You are here

JHPCN: Application examples for very large-scale data processing and very large capacity network technology

GSIC, Tokyo Institute of Technology

Machine learning jobs, especially in deep learning which recently attracts great attention, require both storage resources for storing large scale I/O data and high performance computation resources. For these jobs, we provide environment for large-scale high-performance machine learning by using lots of GPUs (>4,000 in the whole system) and storage (up to 30TB per user group) equipped by the TSUBAME2.5 supercomputer.
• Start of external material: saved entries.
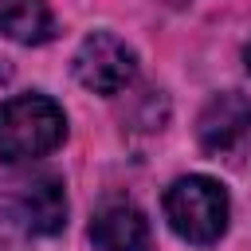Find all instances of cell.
<instances>
[{
  "mask_svg": "<svg viewBox=\"0 0 251 251\" xmlns=\"http://www.w3.org/2000/svg\"><path fill=\"white\" fill-rule=\"evenodd\" d=\"M67 137L63 106L47 94H16L0 102V161L20 165L47 157Z\"/></svg>",
  "mask_w": 251,
  "mask_h": 251,
  "instance_id": "6da1fadb",
  "label": "cell"
},
{
  "mask_svg": "<svg viewBox=\"0 0 251 251\" xmlns=\"http://www.w3.org/2000/svg\"><path fill=\"white\" fill-rule=\"evenodd\" d=\"M165 220L180 239H188L196 247L216 243L227 227V192H224V184L212 180V176L173 180V188L165 192Z\"/></svg>",
  "mask_w": 251,
  "mask_h": 251,
  "instance_id": "7a4b0ae2",
  "label": "cell"
},
{
  "mask_svg": "<svg viewBox=\"0 0 251 251\" xmlns=\"http://www.w3.org/2000/svg\"><path fill=\"white\" fill-rule=\"evenodd\" d=\"M137 55L110 31H90L75 51V78L94 94H118L133 82Z\"/></svg>",
  "mask_w": 251,
  "mask_h": 251,
  "instance_id": "3957f363",
  "label": "cell"
},
{
  "mask_svg": "<svg viewBox=\"0 0 251 251\" xmlns=\"http://www.w3.org/2000/svg\"><path fill=\"white\" fill-rule=\"evenodd\" d=\"M247 133H251V98H243L235 90L208 98V106L200 110V122H196V137H200L204 153L227 157L247 141Z\"/></svg>",
  "mask_w": 251,
  "mask_h": 251,
  "instance_id": "277c9868",
  "label": "cell"
},
{
  "mask_svg": "<svg viewBox=\"0 0 251 251\" xmlns=\"http://www.w3.org/2000/svg\"><path fill=\"white\" fill-rule=\"evenodd\" d=\"M90 243L98 251H149L153 235H149V220L133 208V204H106L94 224H90Z\"/></svg>",
  "mask_w": 251,
  "mask_h": 251,
  "instance_id": "5b68a950",
  "label": "cell"
},
{
  "mask_svg": "<svg viewBox=\"0 0 251 251\" xmlns=\"http://www.w3.org/2000/svg\"><path fill=\"white\" fill-rule=\"evenodd\" d=\"M16 200H20V208H24V216H27V224H31L35 235H55V231H63V224H67V196H63V184H59L55 176H35V180H27V184L16 192Z\"/></svg>",
  "mask_w": 251,
  "mask_h": 251,
  "instance_id": "8992f818",
  "label": "cell"
},
{
  "mask_svg": "<svg viewBox=\"0 0 251 251\" xmlns=\"http://www.w3.org/2000/svg\"><path fill=\"white\" fill-rule=\"evenodd\" d=\"M0 31L24 47H39L55 35V16L47 0H0Z\"/></svg>",
  "mask_w": 251,
  "mask_h": 251,
  "instance_id": "52a82bcc",
  "label": "cell"
},
{
  "mask_svg": "<svg viewBox=\"0 0 251 251\" xmlns=\"http://www.w3.org/2000/svg\"><path fill=\"white\" fill-rule=\"evenodd\" d=\"M31 224L16 196H0V251H31Z\"/></svg>",
  "mask_w": 251,
  "mask_h": 251,
  "instance_id": "ba28073f",
  "label": "cell"
},
{
  "mask_svg": "<svg viewBox=\"0 0 251 251\" xmlns=\"http://www.w3.org/2000/svg\"><path fill=\"white\" fill-rule=\"evenodd\" d=\"M243 63H247V71H251V43L243 47Z\"/></svg>",
  "mask_w": 251,
  "mask_h": 251,
  "instance_id": "9c48e42d",
  "label": "cell"
}]
</instances>
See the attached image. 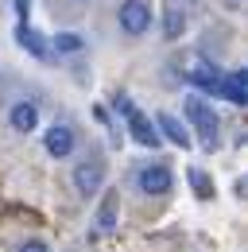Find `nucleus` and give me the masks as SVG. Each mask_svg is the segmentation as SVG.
Masks as SVG:
<instances>
[{
  "mask_svg": "<svg viewBox=\"0 0 248 252\" xmlns=\"http://www.w3.org/2000/svg\"><path fill=\"white\" fill-rule=\"evenodd\" d=\"M183 113H186V121L202 132V144H206V148H214V144H217V125H221V121H217V113H214V105H210L206 97H194V94H190L183 101Z\"/></svg>",
  "mask_w": 248,
  "mask_h": 252,
  "instance_id": "1",
  "label": "nucleus"
},
{
  "mask_svg": "<svg viewBox=\"0 0 248 252\" xmlns=\"http://www.w3.org/2000/svg\"><path fill=\"white\" fill-rule=\"evenodd\" d=\"M121 28H124V35H144L152 28V8L144 0H124L121 4Z\"/></svg>",
  "mask_w": 248,
  "mask_h": 252,
  "instance_id": "2",
  "label": "nucleus"
},
{
  "mask_svg": "<svg viewBox=\"0 0 248 252\" xmlns=\"http://www.w3.org/2000/svg\"><path fill=\"white\" fill-rule=\"evenodd\" d=\"M105 187V163L101 159H90V163H78L74 167V190L78 194H97V190Z\"/></svg>",
  "mask_w": 248,
  "mask_h": 252,
  "instance_id": "3",
  "label": "nucleus"
},
{
  "mask_svg": "<svg viewBox=\"0 0 248 252\" xmlns=\"http://www.w3.org/2000/svg\"><path fill=\"white\" fill-rule=\"evenodd\" d=\"M136 183H140L144 194H167L175 179H171V171H167L163 163H152V167H144V171L136 175Z\"/></svg>",
  "mask_w": 248,
  "mask_h": 252,
  "instance_id": "4",
  "label": "nucleus"
},
{
  "mask_svg": "<svg viewBox=\"0 0 248 252\" xmlns=\"http://www.w3.org/2000/svg\"><path fill=\"white\" fill-rule=\"evenodd\" d=\"M47 152L55 159H66L74 152V128L70 125H51L47 128Z\"/></svg>",
  "mask_w": 248,
  "mask_h": 252,
  "instance_id": "5",
  "label": "nucleus"
},
{
  "mask_svg": "<svg viewBox=\"0 0 248 252\" xmlns=\"http://www.w3.org/2000/svg\"><path fill=\"white\" fill-rule=\"evenodd\" d=\"M124 117H128V128H132L136 144H144V148H159V132L152 128V121H144V117H140V109H136V105H132Z\"/></svg>",
  "mask_w": 248,
  "mask_h": 252,
  "instance_id": "6",
  "label": "nucleus"
},
{
  "mask_svg": "<svg viewBox=\"0 0 248 252\" xmlns=\"http://www.w3.org/2000/svg\"><path fill=\"white\" fill-rule=\"evenodd\" d=\"M221 97H229L233 105H245L248 101V74L245 70H229L221 78Z\"/></svg>",
  "mask_w": 248,
  "mask_h": 252,
  "instance_id": "7",
  "label": "nucleus"
},
{
  "mask_svg": "<svg viewBox=\"0 0 248 252\" xmlns=\"http://www.w3.org/2000/svg\"><path fill=\"white\" fill-rule=\"evenodd\" d=\"M8 121H12L16 132H35V128H39V109H35L31 101H20V105H12Z\"/></svg>",
  "mask_w": 248,
  "mask_h": 252,
  "instance_id": "8",
  "label": "nucleus"
},
{
  "mask_svg": "<svg viewBox=\"0 0 248 252\" xmlns=\"http://www.w3.org/2000/svg\"><path fill=\"white\" fill-rule=\"evenodd\" d=\"M186 78L198 82V86L210 90V94H221V74H217V66H210V63H194L190 70H186Z\"/></svg>",
  "mask_w": 248,
  "mask_h": 252,
  "instance_id": "9",
  "label": "nucleus"
},
{
  "mask_svg": "<svg viewBox=\"0 0 248 252\" xmlns=\"http://www.w3.org/2000/svg\"><path fill=\"white\" fill-rule=\"evenodd\" d=\"M155 125L163 128V136H167L171 144H179V148H190V132L179 125V117H171V113H159V117H155Z\"/></svg>",
  "mask_w": 248,
  "mask_h": 252,
  "instance_id": "10",
  "label": "nucleus"
},
{
  "mask_svg": "<svg viewBox=\"0 0 248 252\" xmlns=\"http://www.w3.org/2000/svg\"><path fill=\"white\" fill-rule=\"evenodd\" d=\"M16 43L24 47V51H31L35 59H47V43L39 39V32L35 28H28V24H20V32H16Z\"/></svg>",
  "mask_w": 248,
  "mask_h": 252,
  "instance_id": "11",
  "label": "nucleus"
},
{
  "mask_svg": "<svg viewBox=\"0 0 248 252\" xmlns=\"http://www.w3.org/2000/svg\"><path fill=\"white\" fill-rule=\"evenodd\" d=\"M186 28V16H183V8H175V4H167V12H163V35L167 39H179Z\"/></svg>",
  "mask_w": 248,
  "mask_h": 252,
  "instance_id": "12",
  "label": "nucleus"
},
{
  "mask_svg": "<svg viewBox=\"0 0 248 252\" xmlns=\"http://www.w3.org/2000/svg\"><path fill=\"white\" fill-rule=\"evenodd\" d=\"M55 47L66 51V55H74V51H82V47H86V39H82L78 32H59V35H55Z\"/></svg>",
  "mask_w": 248,
  "mask_h": 252,
  "instance_id": "13",
  "label": "nucleus"
},
{
  "mask_svg": "<svg viewBox=\"0 0 248 252\" xmlns=\"http://www.w3.org/2000/svg\"><path fill=\"white\" fill-rule=\"evenodd\" d=\"M113 225H117V198H105V206H101V214H97V229L109 233Z\"/></svg>",
  "mask_w": 248,
  "mask_h": 252,
  "instance_id": "14",
  "label": "nucleus"
},
{
  "mask_svg": "<svg viewBox=\"0 0 248 252\" xmlns=\"http://www.w3.org/2000/svg\"><path fill=\"white\" fill-rule=\"evenodd\" d=\"M190 183H194V190H198V198H210L214 190H210V179L202 175V171H190Z\"/></svg>",
  "mask_w": 248,
  "mask_h": 252,
  "instance_id": "15",
  "label": "nucleus"
},
{
  "mask_svg": "<svg viewBox=\"0 0 248 252\" xmlns=\"http://www.w3.org/2000/svg\"><path fill=\"white\" fill-rule=\"evenodd\" d=\"M20 252H47L43 241H28V245H20Z\"/></svg>",
  "mask_w": 248,
  "mask_h": 252,
  "instance_id": "16",
  "label": "nucleus"
},
{
  "mask_svg": "<svg viewBox=\"0 0 248 252\" xmlns=\"http://www.w3.org/2000/svg\"><path fill=\"white\" fill-rule=\"evenodd\" d=\"M28 8H31V0H20V4H16V12H20V20H24V24H28Z\"/></svg>",
  "mask_w": 248,
  "mask_h": 252,
  "instance_id": "17",
  "label": "nucleus"
}]
</instances>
By using pre-installed frameworks that harnesses GPUs, acceleration of research projects of large scale machine learning is expected.
Moreover, new TSUBAME3.0 supercomputer, which will be available in August 2017 (as of planned), will provide higher performance and larger storages for jobs including machine learning jobs.

Available Resources

Refer to description of TSUBAME2.5 in Appendix 1. Especially, 3 Tesla K20X GPUs per node are available.
(We plan to provide resources on the successor machine of TSUBAME2.5 in August 2017 and later)
Refer to description of TSUBAME2.5 in Appendix 1. The followings are highly related items to this page:
- OS: SUSE Linux 11SP3
- Programming Languages: Python2, Python3, Java, R
- Application software: Caffe, Chainer, Theano, TensorFlow
(Currently these frameworks are maintained by research staffs, and some functions may be restricted.)

Resource Usage

Same as regular usage.